(Records for processing begins)
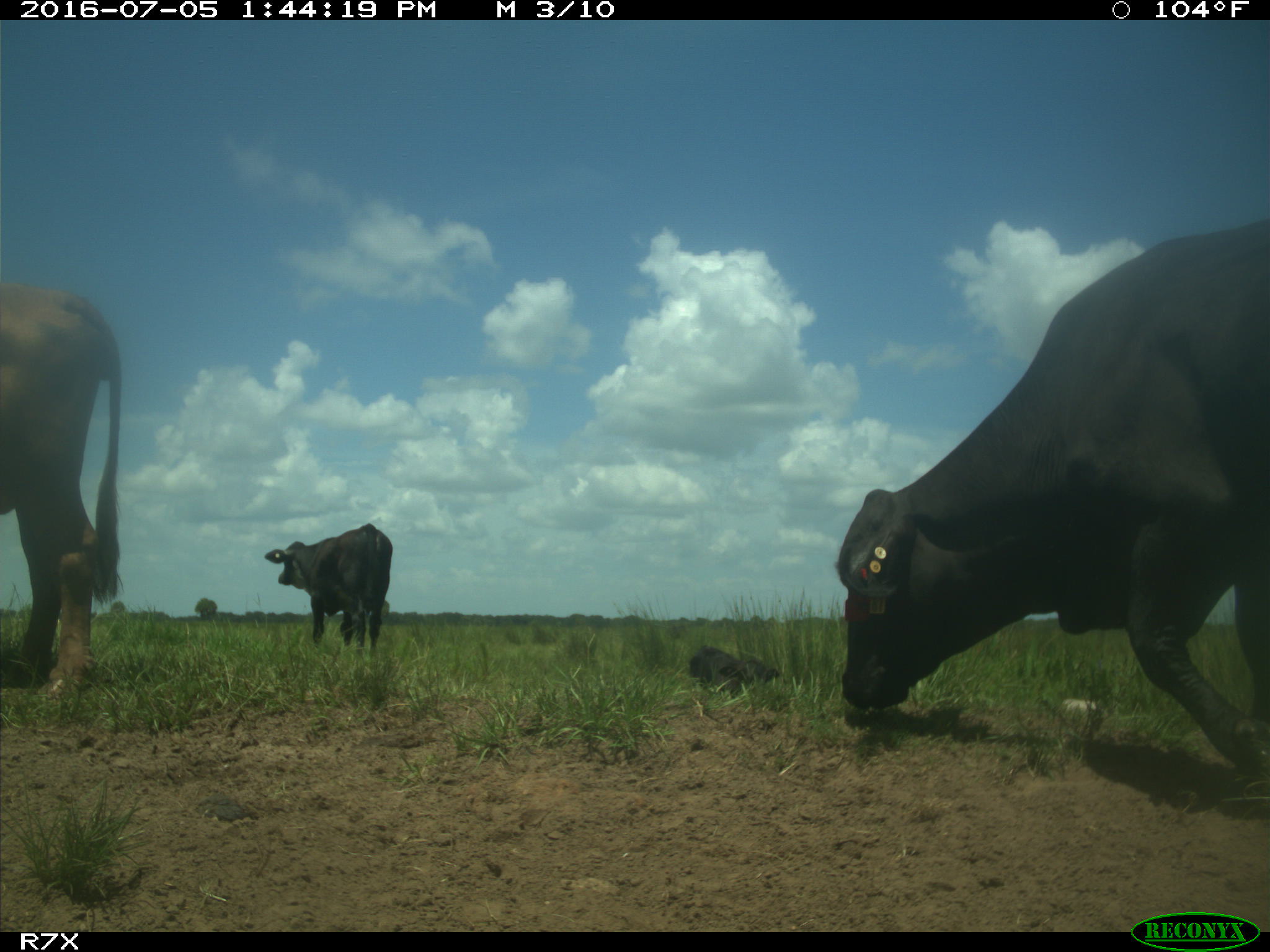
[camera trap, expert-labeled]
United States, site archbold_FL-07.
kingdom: Animalia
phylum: Chordata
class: Mammalia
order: Artiodactyla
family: Bovidae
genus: Bos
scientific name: Bos taurus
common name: domestic cow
Bos taurus (domestic cow).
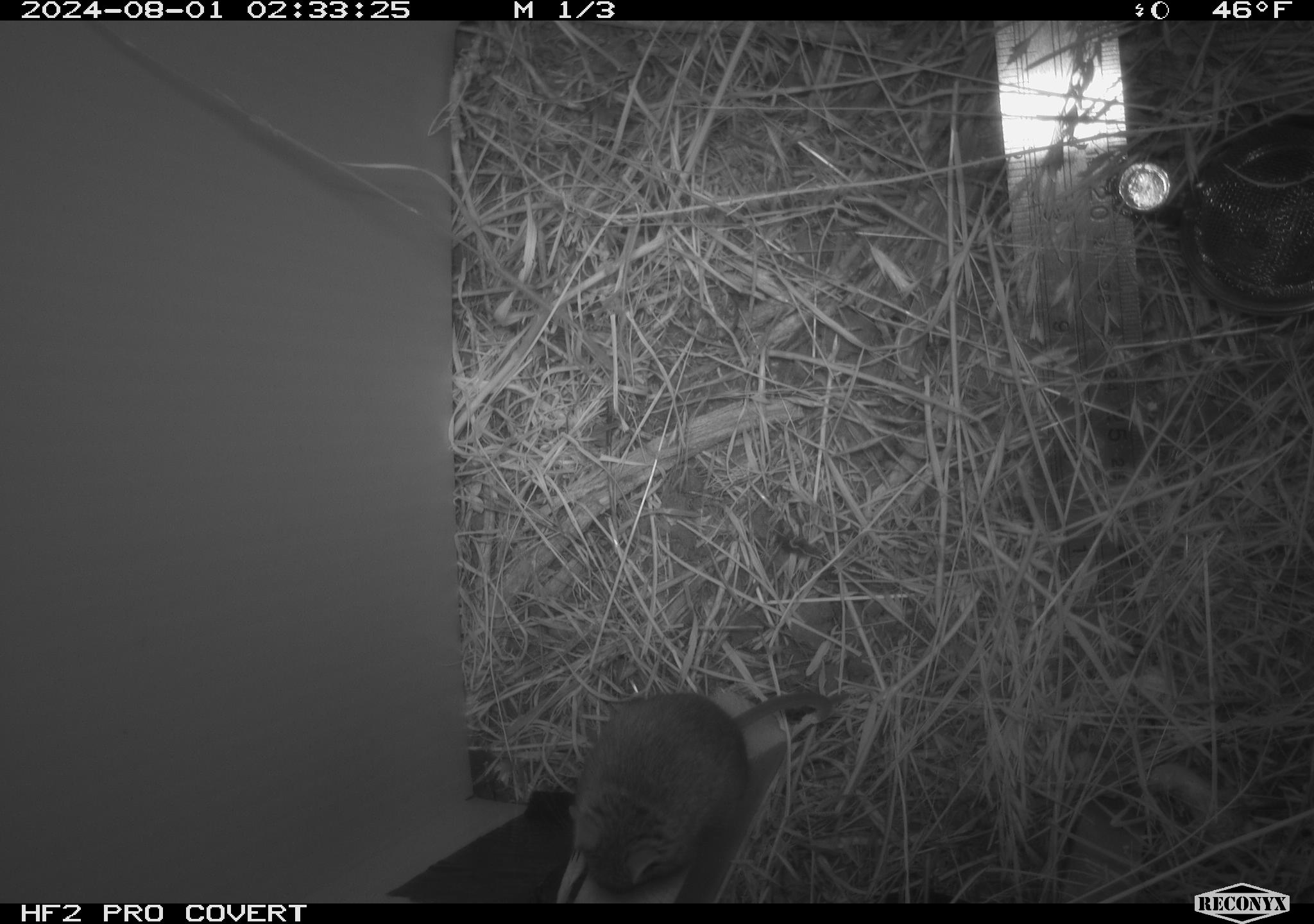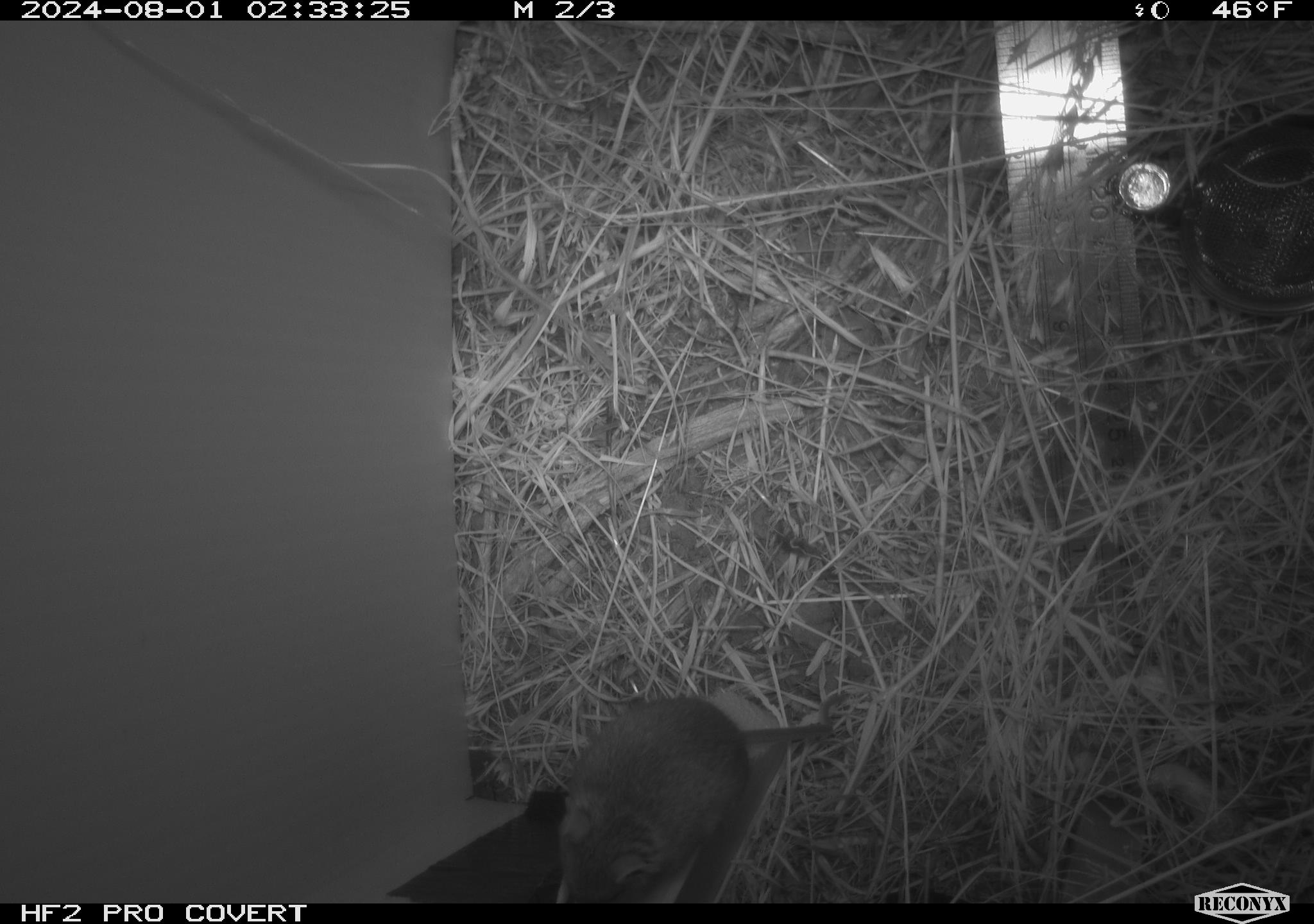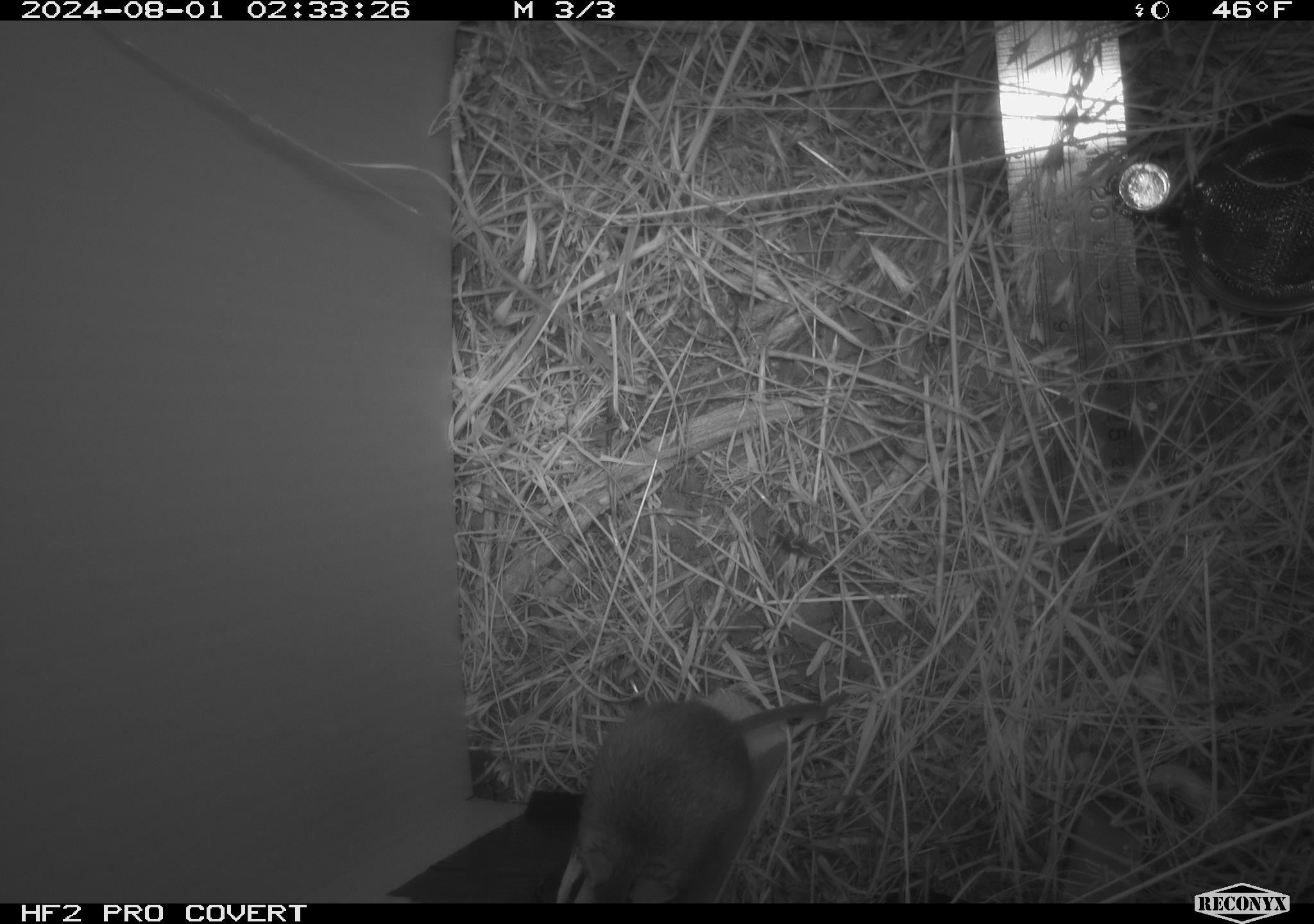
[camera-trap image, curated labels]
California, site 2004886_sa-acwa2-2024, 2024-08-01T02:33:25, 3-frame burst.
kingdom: Animalia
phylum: Chordata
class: Mammalia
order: Rodentia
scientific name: Rodentia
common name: mouse species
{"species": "mouse species (Rodentia)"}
(Records for processing ends)
**Directions:** Transcribe exactly, and only, the lines from the line with "family: Bovidae" through the last line of the records, inclusive; the pictures do not belong in the copy.

**Output of the exercise:**
family: Bovidae
genus: Bos
scientific name: Bos taurus
common name: domestic cow
Bos taurus (domestic cow).
[camera-trap image, curated labels]
California, site 2004886_sa-acwa2-2024, 2024-08-01T02:33:25, 3-frame burst.
kingdom: Animalia
phylum: Chordata
class: Mammalia
order: Rodentia
scientific name: Rodentia
common name: mouse species
{"species": "mouse species (Rodentia)"}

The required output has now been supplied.